# What is required
In the listing below, copy the lines word for word, starting with the line that contains "Of all the items listed as" and ending with the line that contains "781 millimetres".

# Task data
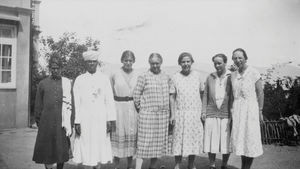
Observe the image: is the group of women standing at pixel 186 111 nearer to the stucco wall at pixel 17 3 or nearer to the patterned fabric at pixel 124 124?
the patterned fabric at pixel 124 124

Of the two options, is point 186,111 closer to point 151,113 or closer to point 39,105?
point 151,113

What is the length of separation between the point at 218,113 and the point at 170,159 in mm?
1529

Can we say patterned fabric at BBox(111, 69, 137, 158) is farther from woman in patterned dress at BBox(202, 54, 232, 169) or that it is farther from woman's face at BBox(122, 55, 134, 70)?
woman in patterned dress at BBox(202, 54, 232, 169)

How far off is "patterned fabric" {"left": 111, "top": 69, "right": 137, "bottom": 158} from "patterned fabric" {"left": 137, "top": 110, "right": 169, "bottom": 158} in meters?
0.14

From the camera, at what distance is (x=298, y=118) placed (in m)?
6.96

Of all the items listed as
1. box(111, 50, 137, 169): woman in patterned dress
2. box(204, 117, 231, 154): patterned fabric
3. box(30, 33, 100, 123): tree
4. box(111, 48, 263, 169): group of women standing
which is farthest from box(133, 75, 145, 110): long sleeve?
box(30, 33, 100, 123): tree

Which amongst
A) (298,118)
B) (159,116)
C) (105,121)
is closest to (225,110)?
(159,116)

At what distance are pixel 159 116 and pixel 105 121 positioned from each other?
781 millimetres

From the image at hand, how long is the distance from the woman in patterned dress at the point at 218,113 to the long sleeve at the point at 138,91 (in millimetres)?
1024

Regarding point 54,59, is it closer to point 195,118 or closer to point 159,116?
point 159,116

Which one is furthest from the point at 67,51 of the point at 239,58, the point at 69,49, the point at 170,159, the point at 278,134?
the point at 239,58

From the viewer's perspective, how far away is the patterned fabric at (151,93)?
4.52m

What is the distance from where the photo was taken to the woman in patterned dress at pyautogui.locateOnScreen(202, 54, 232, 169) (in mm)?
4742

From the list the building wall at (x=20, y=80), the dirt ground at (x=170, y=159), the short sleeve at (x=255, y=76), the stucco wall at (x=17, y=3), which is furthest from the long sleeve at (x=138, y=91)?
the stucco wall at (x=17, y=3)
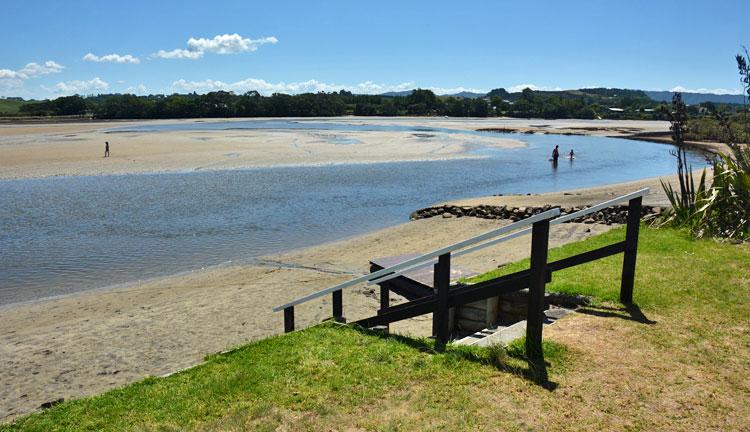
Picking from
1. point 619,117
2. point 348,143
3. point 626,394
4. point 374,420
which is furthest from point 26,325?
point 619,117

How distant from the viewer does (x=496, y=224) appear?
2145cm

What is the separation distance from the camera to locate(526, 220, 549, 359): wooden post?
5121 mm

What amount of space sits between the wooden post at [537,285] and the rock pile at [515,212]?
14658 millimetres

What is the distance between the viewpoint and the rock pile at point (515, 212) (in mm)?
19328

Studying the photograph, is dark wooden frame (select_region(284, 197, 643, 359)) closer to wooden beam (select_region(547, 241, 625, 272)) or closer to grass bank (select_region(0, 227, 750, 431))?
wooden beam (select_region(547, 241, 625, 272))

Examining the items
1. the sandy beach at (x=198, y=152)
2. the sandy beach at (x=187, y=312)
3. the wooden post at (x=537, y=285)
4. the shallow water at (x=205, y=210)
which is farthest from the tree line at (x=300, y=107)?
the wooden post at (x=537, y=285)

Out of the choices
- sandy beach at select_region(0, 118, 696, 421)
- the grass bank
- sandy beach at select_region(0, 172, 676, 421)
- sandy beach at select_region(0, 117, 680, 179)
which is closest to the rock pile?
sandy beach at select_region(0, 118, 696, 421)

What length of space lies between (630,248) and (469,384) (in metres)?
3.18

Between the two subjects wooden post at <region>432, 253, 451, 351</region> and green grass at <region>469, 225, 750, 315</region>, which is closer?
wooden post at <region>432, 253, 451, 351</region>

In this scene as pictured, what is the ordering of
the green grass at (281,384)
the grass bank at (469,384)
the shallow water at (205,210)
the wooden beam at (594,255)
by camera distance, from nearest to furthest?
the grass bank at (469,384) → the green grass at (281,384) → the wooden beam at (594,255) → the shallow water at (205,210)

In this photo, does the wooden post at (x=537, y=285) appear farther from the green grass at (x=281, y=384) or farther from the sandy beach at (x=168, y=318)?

---

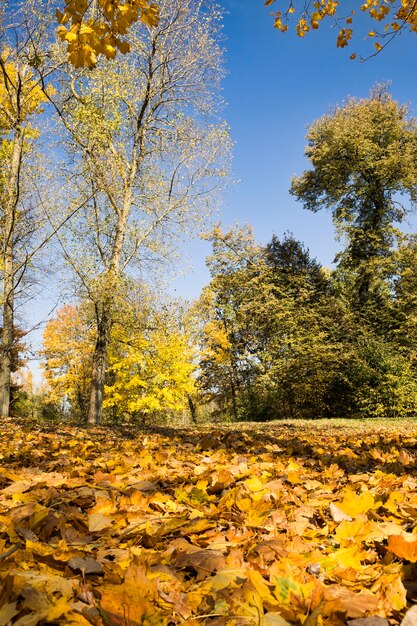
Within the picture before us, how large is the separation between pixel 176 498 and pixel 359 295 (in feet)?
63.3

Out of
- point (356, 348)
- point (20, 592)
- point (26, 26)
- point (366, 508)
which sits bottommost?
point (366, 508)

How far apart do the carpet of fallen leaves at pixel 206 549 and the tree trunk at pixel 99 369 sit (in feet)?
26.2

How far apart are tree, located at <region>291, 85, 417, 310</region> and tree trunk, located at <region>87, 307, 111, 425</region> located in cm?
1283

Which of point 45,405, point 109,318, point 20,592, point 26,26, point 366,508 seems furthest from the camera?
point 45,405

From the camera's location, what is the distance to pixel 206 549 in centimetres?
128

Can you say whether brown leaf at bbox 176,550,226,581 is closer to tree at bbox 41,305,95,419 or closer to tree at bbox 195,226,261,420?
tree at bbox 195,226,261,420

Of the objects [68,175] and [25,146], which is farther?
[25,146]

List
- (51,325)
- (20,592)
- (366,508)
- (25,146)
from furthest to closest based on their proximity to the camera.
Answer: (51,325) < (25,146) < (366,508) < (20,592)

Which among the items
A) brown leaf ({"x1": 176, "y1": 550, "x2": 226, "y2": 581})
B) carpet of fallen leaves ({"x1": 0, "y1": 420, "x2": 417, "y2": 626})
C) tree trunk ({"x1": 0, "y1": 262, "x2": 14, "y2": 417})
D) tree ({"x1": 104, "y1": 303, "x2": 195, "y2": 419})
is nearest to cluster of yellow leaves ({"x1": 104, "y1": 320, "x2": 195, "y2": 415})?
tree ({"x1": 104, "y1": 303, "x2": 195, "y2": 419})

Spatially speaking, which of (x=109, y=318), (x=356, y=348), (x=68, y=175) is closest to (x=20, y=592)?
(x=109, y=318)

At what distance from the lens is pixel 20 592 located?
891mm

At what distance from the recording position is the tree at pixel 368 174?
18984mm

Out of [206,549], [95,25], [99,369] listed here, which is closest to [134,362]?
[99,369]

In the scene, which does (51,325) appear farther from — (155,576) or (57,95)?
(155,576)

# Result
Of all the items listed as
1. box(111, 50, 137, 169): woman in patterned dress
2. box(204, 117, 231, 154): patterned fabric
3. box(30, 33, 100, 123): tree
4. box(111, 48, 263, 169): group of women standing
which is farthest from box(133, 75, 145, 110): long sleeve?
box(30, 33, 100, 123): tree

Which amongst
A) (298,118)
B) (159,116)
C) (105,121)
is closest to (225,110)?
(159,116)

At what distance are pixel 159 116 and pixel 105 121 positioned from each other?
781 millimetres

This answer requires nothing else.